The Security and Controls Manager leads HealthEdge’s HITRUST and SOC 2 efforts across the company within its modern SaaS infrastructure. Reporting into the Director of Cloud Operations, this individual works closely with senior management to identify, evaluate, document and guide the execution of controls by nearly all facets of the organization. These efforts are in support of HealthEdge’s HITRUST Certification as well as helping guide the organization to achieve a SOC 2 report.
In addition to controls, this individual will work closely with the Directors in Cloud Ops, all operational areas, and the CIO to establish and operate a world class security program for our customers. We’re looking to build a completely data and analytic driven approach to security seldom done elsewhere and looking to bring in someone who wants to innovate in this area while helping us address our compliance obligations. This individual will also have team management responsibilities.
HealthEdge® provides modern, disruptive technology that delivers for the first time, a suite of products that enables health insurers to leverage new business models, improve outcomes, drastically reduce administrative costs and connect everyone in the healthcare delivery cycle. Our next-generation enterprise product suite, HealthRules®, is built on modern, patented technology and is delivered to customers via the HealthEdge Cloud or on-site deployment. An award-winning company, HealthEdge empowers health insurers to capitalize on the innovations, challenges and opportunities that await in the new healthcare economy.
- Desire to build a high performing team to lead and drive the execution of the enterprise information security management and SOC 2 program.
- Extensive knowledge of IT and Security Controls – both design and operating effectiveness – as well as best practice frameworks like HITRUST, RiskIT/COBIT, SOC 2 Trust Principles, NIST Cybersecurity Frameworks and NIST 800-53
- 5+ years experience documenting and auditing IT Controls relevant in technology, health and/or financial service industries. Experience working in Cloud, specifically SaaS environments, is helpful.
- Experience working with external auditors, regulators, or otherwise.
- Ability to interact with executive management on a regular basis, as well as represent HealthEdge in a variety of external facing matters, including sales, conferences, and representing the company on industry boards and programs.
- Familiarity with HIPAA and HITECH as well as various state and other federal rules impacting Health Information and PII.
- Demonstrated experience leading and executing SOC 2 engagements.
- Strong interpersonal skills and the desire to work with others. Excellent communication and writing skills.
- Experience designing and implementing comprehensive security communication, awareness, and training programs for the organization.

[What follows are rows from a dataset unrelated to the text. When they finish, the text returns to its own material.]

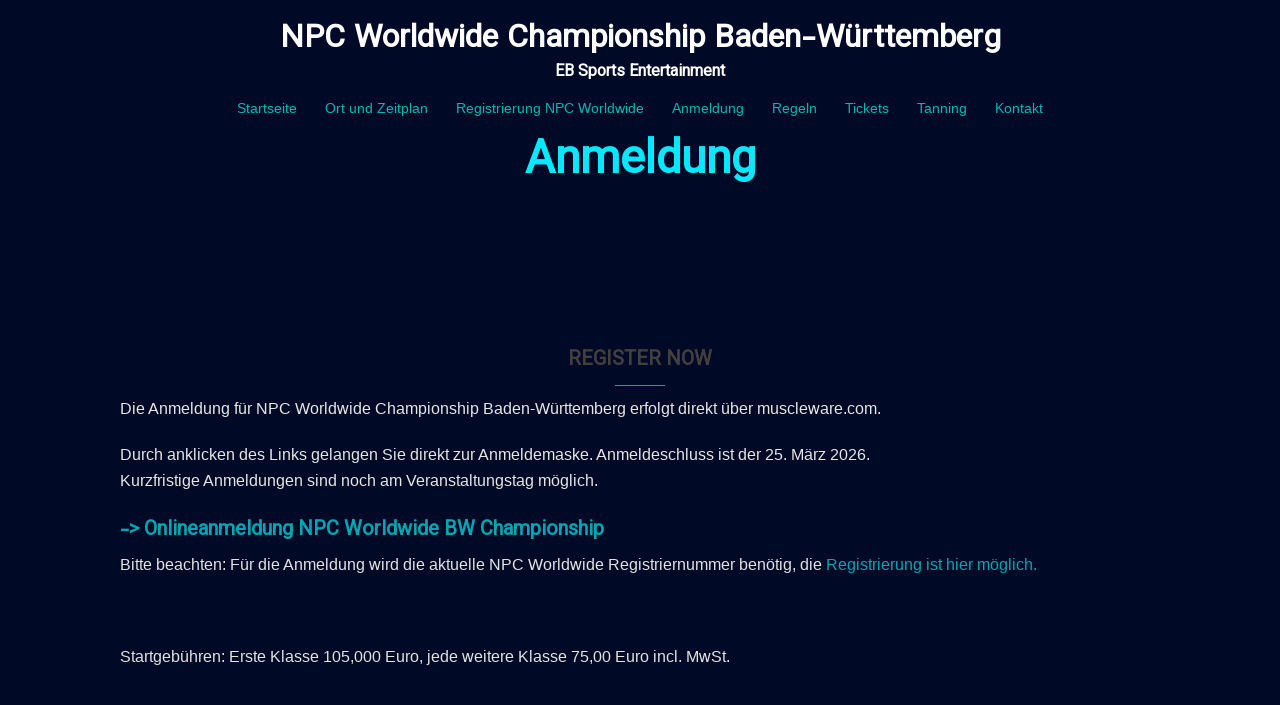

--- FILE ---
content_type: text/css
request_url: http://npcworldwide-bw-meisterschaft.com/wp-content/uploads/so-css/so-css-sydney.css?ver=1766264658
body_size: 179
content:
body:not(.home) #content {
    padding-top: 135px; /* Passen Sie den Wert an die Höhe Ihres Menüs an */
}

h1.title-post, 
.entry-header h1, 
.page-header h1 {
    text-align: center;
}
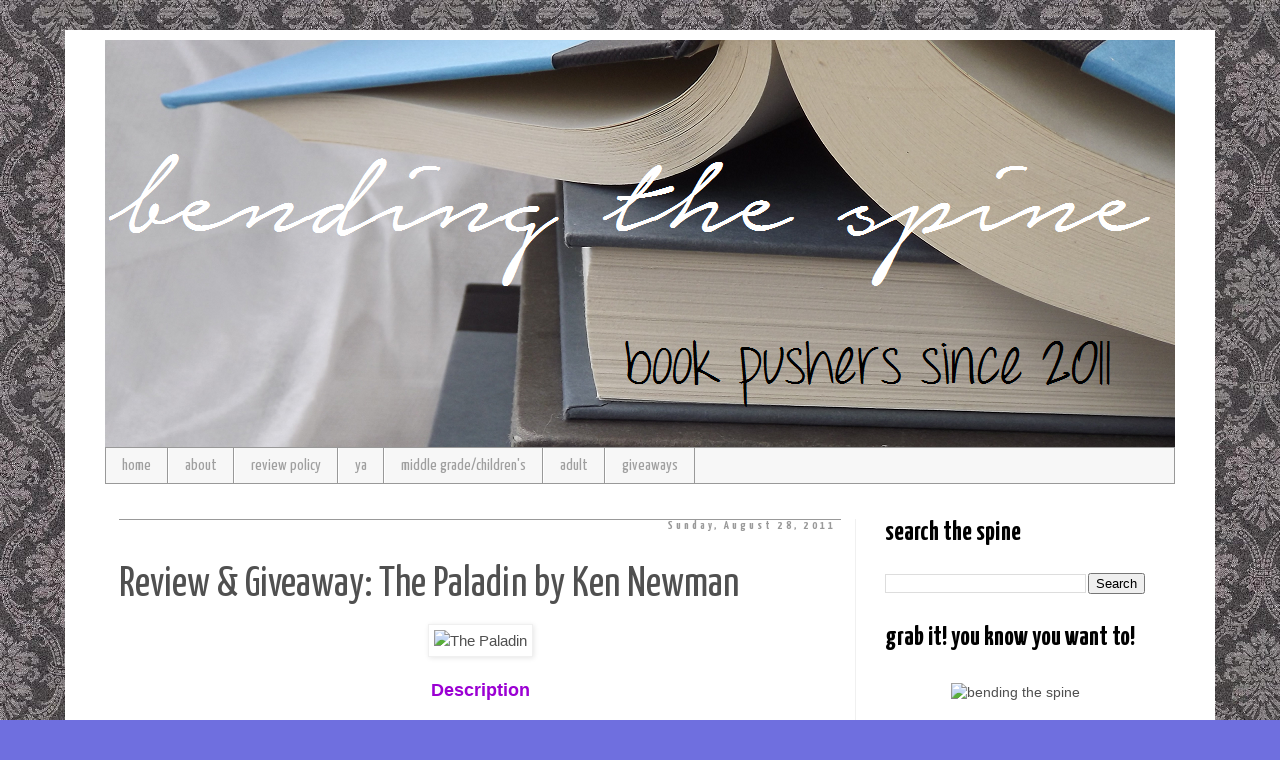

--- FILE ---
content_type: text/html; charset=UTF-8
request_url: https://bendingthespine.blogspot.com/b/stats?style=BLACK_TRANSPARENT&timeRange=ALL_TIME&token=APq4FmCEwXKnU3Oa5gL-oe_dgBt_Xiy_eMGKOedv18-2kigwY6CFO58YDOXWycvCD37IVw9xQXI30SHGJv2xGK7cfDmfBEkipg
body_size: -14
content:
{"total":3926092,"sparklineOptions":{"backgroundColor":{"fillOpacity":0.1,"fill":"#000000"},"series":[{"areaOpacity":0.3,"color":"#202020"}]},"sparklineData":[[0,18],[1,20],[2,16],[3,14],[4,11],[5,19],[6,17],[7,16],[8,9],[9,16],[10,14],[11,24],[12,24],[13,31],[14,25],[15,25],[16,15],[17,29],[18,29],[19,34],[20,91],[21,80],[22,75],[23,32],[24,71],[25,99],[26,60],[27,26],[28,27],[29,11]],"nextTickMs":240000}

- Experience planning and executing vendor and organizational risk assessments using the HITRUST framework.
- Ability to comply with all HealthEdge information security and privacy standards.
- Perform all job functions consistent with HealthEdge policies and procedures, including those which govern handling PHI and PII.
- Demonstrated Experience with the following technologies:
- Virtualization Platforms: VMWare, vSphere, vCloud, NSX
- Network Technology: Cisco ASA, Sonicwall NSA, Cisco ISE
- Endpoint Technologies: Kaspersky, Symantec DLP
- OS: Mac, Linux, Windows
- Services: AD, ADCS, ADFS
Bachelor’s Degree in Business, Computer Science, Information Systems, and/or Accounting
Ability to travel up to 10% of the time to offices in Ohio and MA.
CISA and CISSP, CISM, CRISC, HCISPP, CCSFP or other relevant industry certifications.
Experience in Big 4 Consulting and Assurance is a major plus.